In an ideal world I would make sure they are not scheduled on the same node, but in a simple 2-3 node cluster it won't be possible to guarantee without creating dedicated nodes/node-pools for the operator, it also applies in regional outages since the operator could share the same region but not same node then there will be trouble too.
I like the simplicity of this HA model compared to having to run Redis cluster, or sentinels particularly when I have to host a service where they didn't think to support sentinels or clusters but a step in the right direction would be to be able to scale the operator so it is also highly available as well since it is key in the fail-over process.
@micahnz you can use couple replicas of operator with leader election, this way you will reduce time to switchover when one of them is unavailable.
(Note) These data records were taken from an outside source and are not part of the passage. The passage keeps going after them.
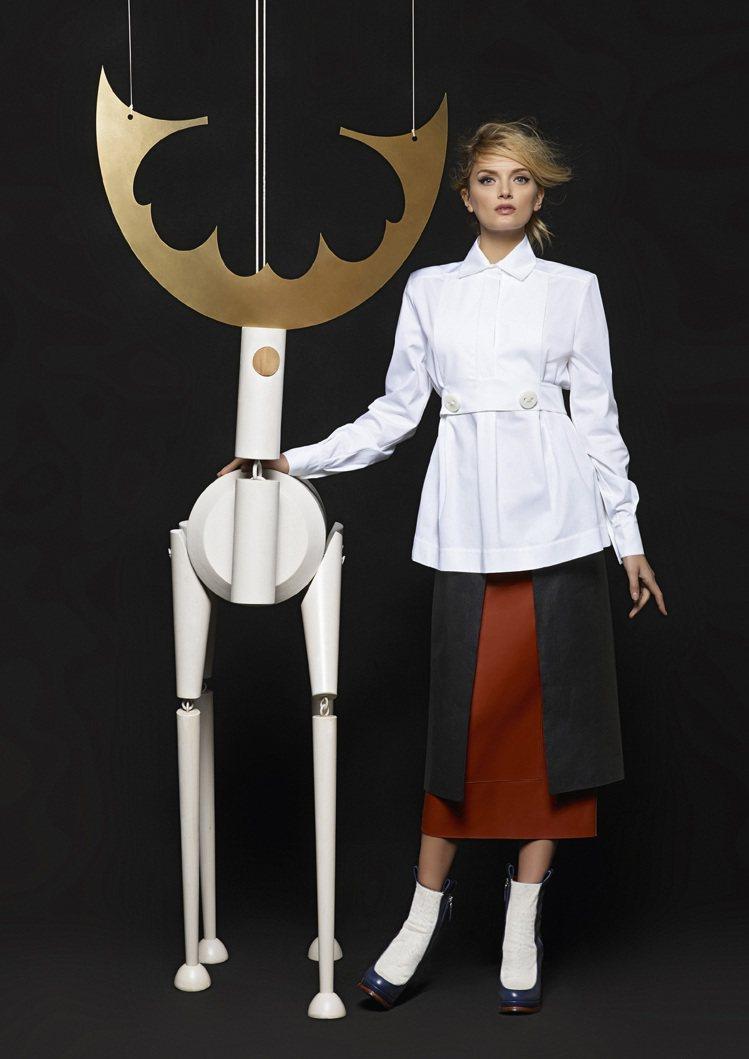超模Lily Donaldson與小木偶拍攝復古童話般的廣告。圖/FENDI提供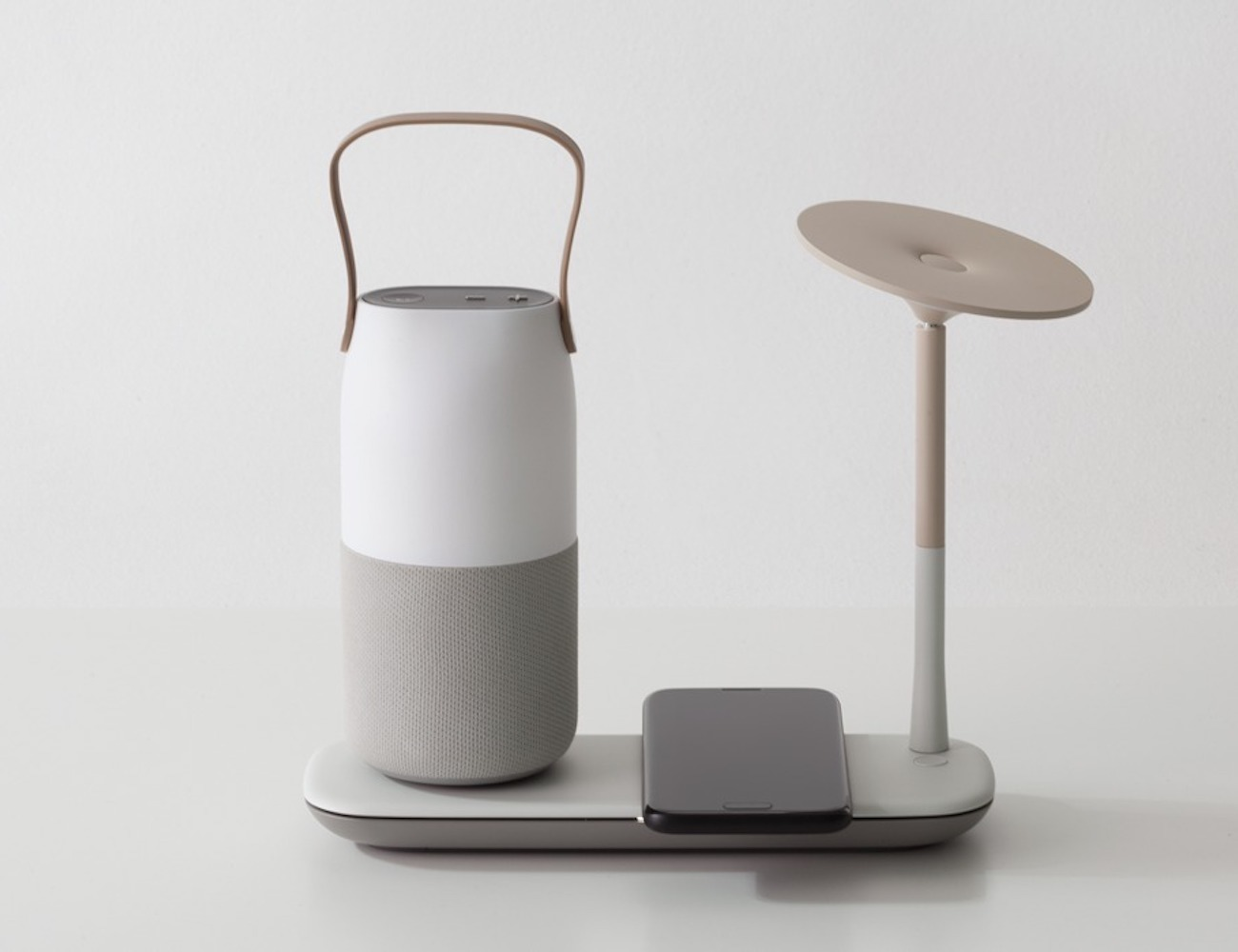 "Pedora Wireless <em class=""algolia-search-highlight"">Charging</em> Smart Light provides class and function"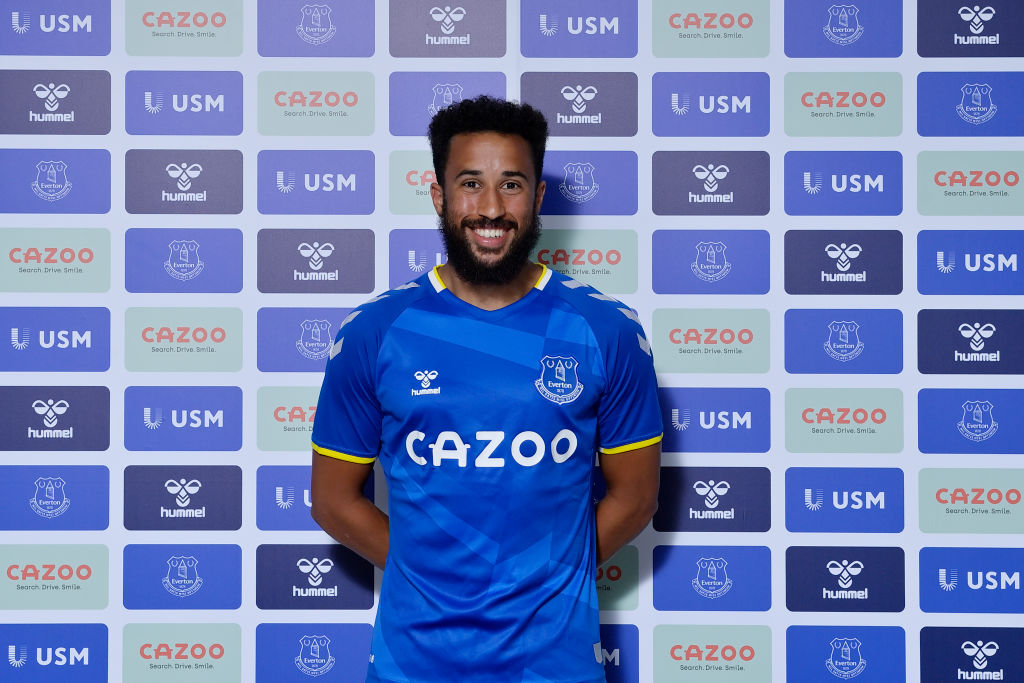 Everton Unveil New Signing Andros Townsend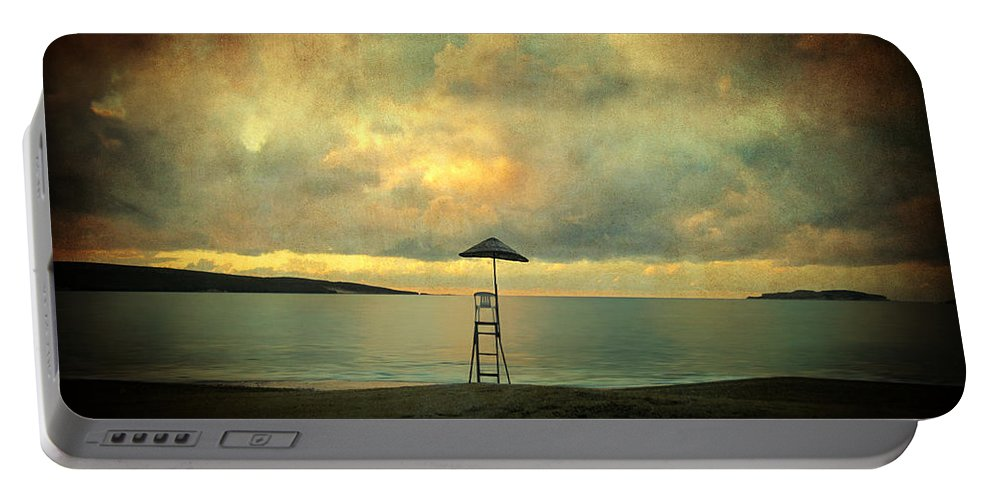Seascape Portable Battery Charger featuring the photograph Dreamscape by Zapista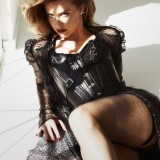 Amber-Heard-Sexy-Lingerie-and-Stockings-1.th.jpg
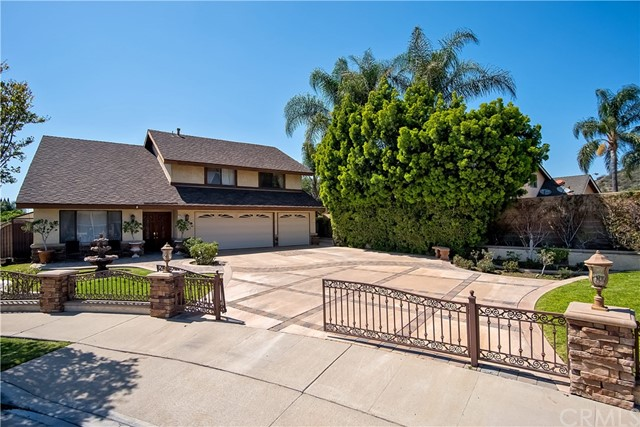 194 N Quail Lane, Orange CA: http://media.crmls.org/medias/fa082ae2-3ee3-4452-81d3-2157e0e37052.jpg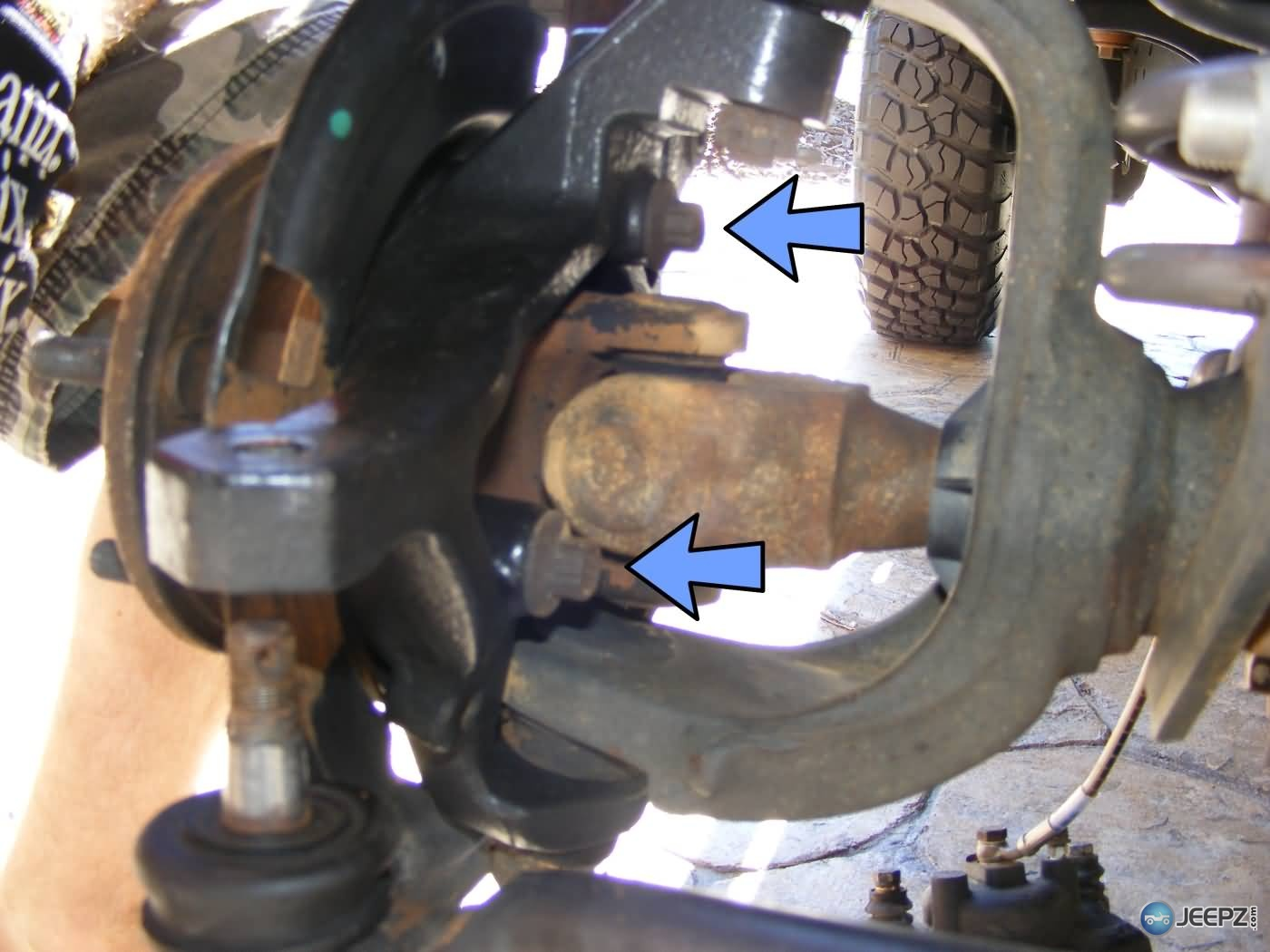 ball joint. jeep wrangler ball joint replacement-5-bolts-removed.jpg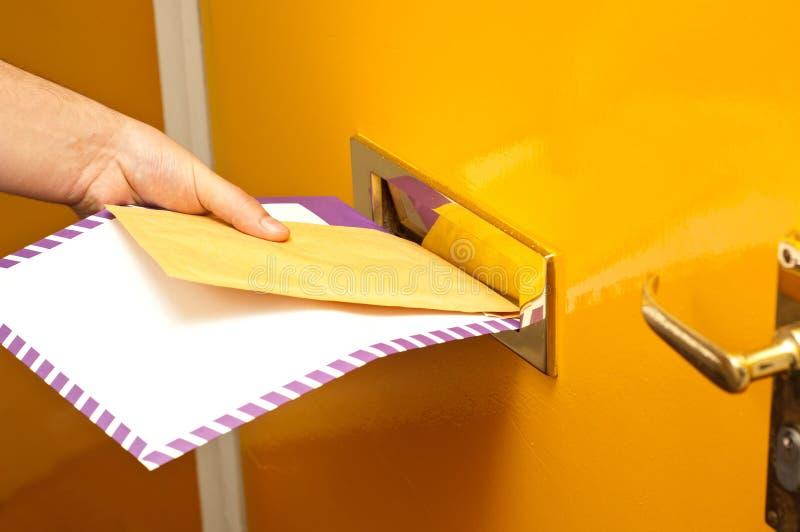 Mailman, der Post liefert lizenzfreies stockfoto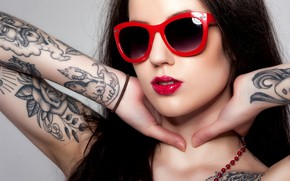 Picture face, hands, lipstick, tattoo, glasses, Jack Russell, Verity Rose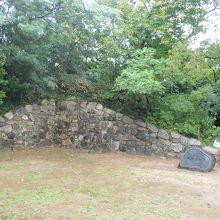 石垣、礎石、堀跡などが残る。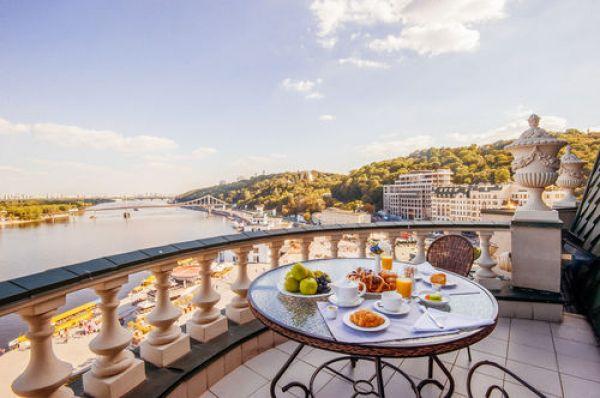 Пожалуй, у отеля Fairmont Grand Hotel Kyiv самый лучший вид из окна, по нашему мнению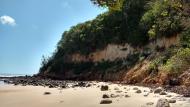 Paredão Que Protege Toda a Extensão da Praia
Thanks @iyuroch I just realized I did something dumb at the end of the day yesterday and why I couldn't get two operators running.
Worth while mentioning in the docs though I think.
I just got the same today: my master dragonfly-0 got OOM-killed (which I need to diagnose on its own). The replica was up to date, but it seems that the old master got up and running again fast enough that the operator didn't have time to set dragonfly-1 to master.
What makes me suspect this is the following section:
# old master gets killed
W20250925 10:22:17.559451 11 replica.cc:233] Error connecting to 10.0.2.39:9999 (phase: TCP_CONNECTING): system:111, reason: Connection refused
...
# starts sync with the new, empty dragonfly-0?!
I20250925 10:22:31.007472 11 replica.cc:623] Started full sync with 10.0.2.39:9999
# coming from the operator I suppose, but a bit late...
I20250925 10:22:31.008371 11 server_family.cc:3400] Replicating NO ONE
I might be completely off here so any insight is welcome.